If there is one work in Populism that illustrates the relationship of populist politics to contemporary art, it is the video documentary by Nicolas Tremblay about a project realized by Thomas Hirschhorn at the Centre Cultural Suisse in Paris. Swiss Swiss Democracy is an exhaustive memory of an exhibition as a political statement against the state of affairs in the artistʼs home country – a protest against the election of Christoph Blocher to the Federal Council of Switzerland. Having refused to participate in any exhibitions in Switzerland, Hirschhorn used the opportunity to pose questions about the state of democracy, transforming the space of the exhibition into a forum mimicking the chaotic format of his previous installations to include a lecture by the philosopher Markus Steinweg and a play by the Gwenael Morin Company, based on William Tell, the mythological founder of Switzerland. The Swiss government, ﬁnding the initiative a misuse of state funds, cut approximately a million Swiss francs from the annual budget of Pro Helvetia, the foundation for visual art. At one level, Hirschhornʼs project rendered transparent the aims of state funding agencies that support programming that promotes populist agendas. At another level, the documentary Swiss Swiss Democracy serves as both artwork and archive documenting how the space of exhibition can be transformed into a sphere of action which criticizes the funding mechanisms that serve to fuel the global tourism industry.
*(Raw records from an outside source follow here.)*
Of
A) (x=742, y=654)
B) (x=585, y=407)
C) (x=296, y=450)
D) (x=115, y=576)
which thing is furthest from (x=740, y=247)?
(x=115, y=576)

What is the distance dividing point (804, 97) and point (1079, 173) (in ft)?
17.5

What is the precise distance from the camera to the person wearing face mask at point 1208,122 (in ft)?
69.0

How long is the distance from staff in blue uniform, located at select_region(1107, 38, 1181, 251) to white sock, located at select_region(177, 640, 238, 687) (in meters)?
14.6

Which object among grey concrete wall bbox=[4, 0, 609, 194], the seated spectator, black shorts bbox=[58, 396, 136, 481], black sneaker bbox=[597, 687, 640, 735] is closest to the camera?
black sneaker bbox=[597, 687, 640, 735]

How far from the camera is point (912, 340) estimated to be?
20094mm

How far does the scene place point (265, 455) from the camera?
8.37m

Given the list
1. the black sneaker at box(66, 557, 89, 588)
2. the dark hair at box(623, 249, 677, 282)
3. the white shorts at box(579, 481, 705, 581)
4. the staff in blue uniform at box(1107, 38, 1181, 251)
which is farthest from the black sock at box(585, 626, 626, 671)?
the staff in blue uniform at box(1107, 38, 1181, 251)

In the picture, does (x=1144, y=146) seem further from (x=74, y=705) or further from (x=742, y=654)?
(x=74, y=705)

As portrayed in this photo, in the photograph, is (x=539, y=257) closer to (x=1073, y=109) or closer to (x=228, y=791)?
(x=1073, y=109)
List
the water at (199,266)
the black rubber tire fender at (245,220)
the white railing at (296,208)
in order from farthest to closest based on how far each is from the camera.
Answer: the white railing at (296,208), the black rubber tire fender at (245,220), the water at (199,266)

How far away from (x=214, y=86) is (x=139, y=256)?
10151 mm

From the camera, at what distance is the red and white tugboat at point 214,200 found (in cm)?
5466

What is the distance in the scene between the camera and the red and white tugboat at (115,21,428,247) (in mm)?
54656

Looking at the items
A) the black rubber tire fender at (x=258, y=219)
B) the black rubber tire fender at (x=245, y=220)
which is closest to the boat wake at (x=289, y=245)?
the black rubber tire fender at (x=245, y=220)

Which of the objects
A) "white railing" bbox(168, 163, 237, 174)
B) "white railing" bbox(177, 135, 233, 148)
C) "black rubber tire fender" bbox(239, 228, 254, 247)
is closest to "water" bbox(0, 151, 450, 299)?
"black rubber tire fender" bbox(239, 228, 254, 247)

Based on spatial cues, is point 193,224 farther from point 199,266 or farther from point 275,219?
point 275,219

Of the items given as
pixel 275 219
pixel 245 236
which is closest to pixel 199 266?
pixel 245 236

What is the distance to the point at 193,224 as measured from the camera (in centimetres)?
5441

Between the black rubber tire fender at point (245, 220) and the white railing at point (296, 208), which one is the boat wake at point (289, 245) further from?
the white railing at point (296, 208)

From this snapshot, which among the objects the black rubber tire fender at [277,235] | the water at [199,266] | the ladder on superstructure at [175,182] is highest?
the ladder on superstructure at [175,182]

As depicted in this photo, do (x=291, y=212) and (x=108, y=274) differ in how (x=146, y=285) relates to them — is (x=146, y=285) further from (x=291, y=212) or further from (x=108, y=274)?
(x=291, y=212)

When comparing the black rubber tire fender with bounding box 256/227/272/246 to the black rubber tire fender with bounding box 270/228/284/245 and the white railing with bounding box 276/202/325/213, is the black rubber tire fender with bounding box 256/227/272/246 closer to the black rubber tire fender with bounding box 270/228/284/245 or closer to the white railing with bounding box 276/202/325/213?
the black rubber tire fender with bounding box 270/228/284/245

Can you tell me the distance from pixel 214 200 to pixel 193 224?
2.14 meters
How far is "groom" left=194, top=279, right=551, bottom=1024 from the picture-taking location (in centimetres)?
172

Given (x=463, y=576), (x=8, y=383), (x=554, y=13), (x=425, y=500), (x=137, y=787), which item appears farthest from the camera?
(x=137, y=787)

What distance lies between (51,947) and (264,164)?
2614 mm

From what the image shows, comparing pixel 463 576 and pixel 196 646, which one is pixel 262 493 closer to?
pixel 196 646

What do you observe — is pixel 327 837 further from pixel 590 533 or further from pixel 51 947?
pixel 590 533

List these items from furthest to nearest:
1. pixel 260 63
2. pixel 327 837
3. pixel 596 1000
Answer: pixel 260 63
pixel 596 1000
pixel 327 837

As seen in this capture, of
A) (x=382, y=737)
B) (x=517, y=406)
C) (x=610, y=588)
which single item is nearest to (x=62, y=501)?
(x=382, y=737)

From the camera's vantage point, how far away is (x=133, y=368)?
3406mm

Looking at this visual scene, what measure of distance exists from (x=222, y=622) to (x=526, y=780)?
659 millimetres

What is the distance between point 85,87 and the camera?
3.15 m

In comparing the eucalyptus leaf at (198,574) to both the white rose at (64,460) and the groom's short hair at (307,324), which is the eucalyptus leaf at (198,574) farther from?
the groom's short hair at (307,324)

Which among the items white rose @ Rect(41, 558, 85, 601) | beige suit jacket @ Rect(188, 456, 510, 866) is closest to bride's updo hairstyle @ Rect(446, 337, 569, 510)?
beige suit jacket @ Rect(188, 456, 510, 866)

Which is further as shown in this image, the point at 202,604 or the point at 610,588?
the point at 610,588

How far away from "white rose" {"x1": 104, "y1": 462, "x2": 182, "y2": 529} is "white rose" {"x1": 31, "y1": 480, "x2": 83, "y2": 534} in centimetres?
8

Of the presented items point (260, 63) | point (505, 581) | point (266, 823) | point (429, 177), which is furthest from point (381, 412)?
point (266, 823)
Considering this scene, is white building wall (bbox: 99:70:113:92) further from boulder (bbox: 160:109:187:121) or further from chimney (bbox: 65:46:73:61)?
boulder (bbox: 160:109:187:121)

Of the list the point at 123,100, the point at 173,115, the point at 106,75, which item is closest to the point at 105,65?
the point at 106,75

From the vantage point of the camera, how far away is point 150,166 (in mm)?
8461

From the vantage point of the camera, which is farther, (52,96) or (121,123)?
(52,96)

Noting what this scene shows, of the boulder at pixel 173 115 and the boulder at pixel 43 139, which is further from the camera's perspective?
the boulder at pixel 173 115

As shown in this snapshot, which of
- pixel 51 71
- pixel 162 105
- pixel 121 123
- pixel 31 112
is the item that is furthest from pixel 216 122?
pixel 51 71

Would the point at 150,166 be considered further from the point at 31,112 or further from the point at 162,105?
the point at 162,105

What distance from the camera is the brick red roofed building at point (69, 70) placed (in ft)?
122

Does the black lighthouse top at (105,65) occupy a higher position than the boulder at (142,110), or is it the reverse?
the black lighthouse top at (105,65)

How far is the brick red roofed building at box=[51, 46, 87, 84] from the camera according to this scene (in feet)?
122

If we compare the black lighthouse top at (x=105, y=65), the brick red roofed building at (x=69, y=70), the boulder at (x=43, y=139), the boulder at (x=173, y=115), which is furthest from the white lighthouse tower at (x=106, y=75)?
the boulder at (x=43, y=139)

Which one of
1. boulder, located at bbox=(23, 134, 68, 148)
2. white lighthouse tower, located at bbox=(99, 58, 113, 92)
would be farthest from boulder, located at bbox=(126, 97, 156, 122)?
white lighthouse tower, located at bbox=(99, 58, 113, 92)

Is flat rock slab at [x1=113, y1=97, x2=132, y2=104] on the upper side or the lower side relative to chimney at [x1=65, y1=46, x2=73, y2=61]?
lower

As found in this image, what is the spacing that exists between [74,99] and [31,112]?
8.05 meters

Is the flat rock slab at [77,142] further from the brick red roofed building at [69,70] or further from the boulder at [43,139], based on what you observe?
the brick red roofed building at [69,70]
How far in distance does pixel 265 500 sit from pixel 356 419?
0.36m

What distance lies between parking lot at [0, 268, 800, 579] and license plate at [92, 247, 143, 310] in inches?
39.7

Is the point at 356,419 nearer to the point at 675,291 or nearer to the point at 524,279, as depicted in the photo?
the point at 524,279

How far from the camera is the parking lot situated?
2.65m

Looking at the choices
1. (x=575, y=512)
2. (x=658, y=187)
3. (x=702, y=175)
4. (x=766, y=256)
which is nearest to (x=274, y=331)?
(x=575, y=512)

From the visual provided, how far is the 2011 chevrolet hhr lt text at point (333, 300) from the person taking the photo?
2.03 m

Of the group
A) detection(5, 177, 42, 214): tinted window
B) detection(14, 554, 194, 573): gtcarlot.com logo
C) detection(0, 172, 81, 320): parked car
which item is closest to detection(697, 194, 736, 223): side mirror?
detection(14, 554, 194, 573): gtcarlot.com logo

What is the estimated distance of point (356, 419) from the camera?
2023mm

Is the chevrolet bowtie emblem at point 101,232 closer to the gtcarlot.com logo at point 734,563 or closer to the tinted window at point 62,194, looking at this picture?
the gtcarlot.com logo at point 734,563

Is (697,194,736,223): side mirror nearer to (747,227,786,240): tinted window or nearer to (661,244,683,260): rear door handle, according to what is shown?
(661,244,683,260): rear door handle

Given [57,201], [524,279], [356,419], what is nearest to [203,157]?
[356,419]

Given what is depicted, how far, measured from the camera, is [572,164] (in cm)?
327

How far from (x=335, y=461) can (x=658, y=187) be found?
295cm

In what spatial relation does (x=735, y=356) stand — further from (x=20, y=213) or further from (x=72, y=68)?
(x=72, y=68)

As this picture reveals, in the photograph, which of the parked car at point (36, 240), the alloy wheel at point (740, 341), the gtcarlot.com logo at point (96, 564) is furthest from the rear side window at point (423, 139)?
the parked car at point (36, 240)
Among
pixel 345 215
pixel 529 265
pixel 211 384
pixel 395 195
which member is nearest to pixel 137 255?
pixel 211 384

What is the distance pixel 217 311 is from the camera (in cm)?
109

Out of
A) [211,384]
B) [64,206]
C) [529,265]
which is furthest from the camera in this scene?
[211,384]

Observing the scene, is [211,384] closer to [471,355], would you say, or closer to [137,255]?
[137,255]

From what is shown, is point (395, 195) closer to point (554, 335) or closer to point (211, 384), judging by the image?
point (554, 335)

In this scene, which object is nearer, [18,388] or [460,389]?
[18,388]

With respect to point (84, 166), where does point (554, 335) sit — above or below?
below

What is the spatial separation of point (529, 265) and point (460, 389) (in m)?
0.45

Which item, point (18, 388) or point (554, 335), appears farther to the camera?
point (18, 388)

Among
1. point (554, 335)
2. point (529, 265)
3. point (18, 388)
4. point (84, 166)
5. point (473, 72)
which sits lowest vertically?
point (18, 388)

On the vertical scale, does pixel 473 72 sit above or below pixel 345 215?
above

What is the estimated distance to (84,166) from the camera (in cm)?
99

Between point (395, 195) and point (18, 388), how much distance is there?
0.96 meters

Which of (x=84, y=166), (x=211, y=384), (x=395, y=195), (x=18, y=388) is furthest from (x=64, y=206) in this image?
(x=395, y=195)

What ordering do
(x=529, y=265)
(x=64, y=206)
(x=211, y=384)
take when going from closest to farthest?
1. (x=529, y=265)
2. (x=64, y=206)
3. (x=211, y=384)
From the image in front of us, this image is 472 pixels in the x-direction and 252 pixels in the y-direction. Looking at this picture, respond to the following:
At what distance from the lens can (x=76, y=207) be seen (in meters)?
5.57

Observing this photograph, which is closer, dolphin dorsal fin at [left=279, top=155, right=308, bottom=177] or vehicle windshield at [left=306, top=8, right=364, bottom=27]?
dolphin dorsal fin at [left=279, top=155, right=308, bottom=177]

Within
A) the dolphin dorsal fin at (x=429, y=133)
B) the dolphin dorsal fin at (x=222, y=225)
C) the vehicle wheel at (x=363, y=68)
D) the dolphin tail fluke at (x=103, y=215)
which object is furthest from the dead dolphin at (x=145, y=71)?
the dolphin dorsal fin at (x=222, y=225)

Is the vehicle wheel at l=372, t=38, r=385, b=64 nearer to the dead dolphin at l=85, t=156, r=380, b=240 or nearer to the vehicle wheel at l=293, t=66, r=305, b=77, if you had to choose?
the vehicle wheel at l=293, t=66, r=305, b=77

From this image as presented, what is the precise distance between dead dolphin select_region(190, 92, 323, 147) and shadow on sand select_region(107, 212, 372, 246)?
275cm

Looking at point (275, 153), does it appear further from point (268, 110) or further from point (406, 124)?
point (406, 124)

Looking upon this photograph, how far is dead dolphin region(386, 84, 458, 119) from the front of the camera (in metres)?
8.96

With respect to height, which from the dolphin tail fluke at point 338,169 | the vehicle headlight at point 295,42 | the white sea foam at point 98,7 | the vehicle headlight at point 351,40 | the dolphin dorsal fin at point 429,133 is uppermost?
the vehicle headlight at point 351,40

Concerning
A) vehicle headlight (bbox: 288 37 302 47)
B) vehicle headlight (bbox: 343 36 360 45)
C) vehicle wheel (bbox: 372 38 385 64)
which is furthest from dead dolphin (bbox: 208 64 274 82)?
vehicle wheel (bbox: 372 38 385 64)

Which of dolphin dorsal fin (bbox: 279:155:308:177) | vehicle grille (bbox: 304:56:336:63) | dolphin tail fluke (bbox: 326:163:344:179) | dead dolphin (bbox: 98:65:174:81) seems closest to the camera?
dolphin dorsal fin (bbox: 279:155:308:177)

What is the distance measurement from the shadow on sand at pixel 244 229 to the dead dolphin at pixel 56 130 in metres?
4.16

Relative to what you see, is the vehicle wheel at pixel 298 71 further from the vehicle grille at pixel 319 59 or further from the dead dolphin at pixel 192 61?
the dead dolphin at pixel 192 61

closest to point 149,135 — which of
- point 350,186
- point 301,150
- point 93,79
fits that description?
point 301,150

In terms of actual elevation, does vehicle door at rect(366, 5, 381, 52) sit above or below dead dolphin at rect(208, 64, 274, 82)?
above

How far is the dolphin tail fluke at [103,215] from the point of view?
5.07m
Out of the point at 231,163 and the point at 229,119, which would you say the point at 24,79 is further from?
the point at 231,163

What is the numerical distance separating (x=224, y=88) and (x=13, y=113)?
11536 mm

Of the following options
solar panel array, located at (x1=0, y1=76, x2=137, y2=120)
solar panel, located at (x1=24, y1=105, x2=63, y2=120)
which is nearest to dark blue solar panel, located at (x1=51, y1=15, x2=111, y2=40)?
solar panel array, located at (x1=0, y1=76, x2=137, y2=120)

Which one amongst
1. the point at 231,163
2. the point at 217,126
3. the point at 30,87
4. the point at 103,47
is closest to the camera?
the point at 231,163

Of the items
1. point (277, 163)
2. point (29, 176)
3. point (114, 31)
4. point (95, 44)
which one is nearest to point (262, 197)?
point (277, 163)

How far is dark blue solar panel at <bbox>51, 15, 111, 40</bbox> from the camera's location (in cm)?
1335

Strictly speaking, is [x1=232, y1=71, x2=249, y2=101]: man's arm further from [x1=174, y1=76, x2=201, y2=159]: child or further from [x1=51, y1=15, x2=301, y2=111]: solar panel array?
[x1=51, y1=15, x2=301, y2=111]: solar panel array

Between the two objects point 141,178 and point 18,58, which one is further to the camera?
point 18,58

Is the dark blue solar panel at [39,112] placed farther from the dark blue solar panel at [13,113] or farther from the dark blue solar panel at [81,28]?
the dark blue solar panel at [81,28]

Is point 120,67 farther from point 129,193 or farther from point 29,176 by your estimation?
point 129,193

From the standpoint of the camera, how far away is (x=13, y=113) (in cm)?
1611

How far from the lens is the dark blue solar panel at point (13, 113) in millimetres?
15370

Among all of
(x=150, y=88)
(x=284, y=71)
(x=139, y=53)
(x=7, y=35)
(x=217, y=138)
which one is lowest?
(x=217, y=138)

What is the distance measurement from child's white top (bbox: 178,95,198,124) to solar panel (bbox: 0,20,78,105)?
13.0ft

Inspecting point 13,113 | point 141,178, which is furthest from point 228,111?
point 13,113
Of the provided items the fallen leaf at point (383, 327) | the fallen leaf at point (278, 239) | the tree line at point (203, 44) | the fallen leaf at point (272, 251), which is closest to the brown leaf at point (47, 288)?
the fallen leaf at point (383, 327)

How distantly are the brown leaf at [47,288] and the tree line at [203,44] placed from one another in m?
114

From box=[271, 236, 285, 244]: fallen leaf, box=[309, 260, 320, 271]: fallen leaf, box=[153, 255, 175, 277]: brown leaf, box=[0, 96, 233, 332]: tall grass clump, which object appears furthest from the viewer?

Although not itself a work of art Be What You Want But Stay Where You Are, an exhibition curated by Documenta curator Roger Buergel at Witte de Witte, attempts to show how art involves ʻa set of actions that acts upon other actionsʼ. It shares Populismʼs concern with government and models of community, but it articulates it more coherently. The works support a collective idea: they are less viable in their own right but function through their relations to one another. Resisting the temptation to make a grand statement about Europe, Buergel concentrates on creating a modest ʻgroup portraitʼ. The presentation of works is formal and reductive, using strategies central to conceptualismʼs aesthetic regime. Resisting the formulaic tendency to discount matters of presentation for works that are socially and politically conﬁgured, Buergel concentrates on ways to re-engage ʻartʼs capacity to act only through the aesthetic processʼ. The show departs from a Dutch group portrait from the so-called Golden Age, not just as an egalitarian model of community, but as a recasting of sensible form. Buergel proceeds to convey a ʻspace of art as a space of actionʼ that is mute but effective in redirecting our attention back to content. A backlit slide projection, Parallax, by Andrea Geyer, revolving around themes of city, nationhood and citizenship, is particularly poignant. Like other works in the show, it approaches artistic practice, if not by refocusing on processes of production, then by entering the ﬁeld of the political through aesthetic possibilities that prompt one to listen, rather than simply to watch.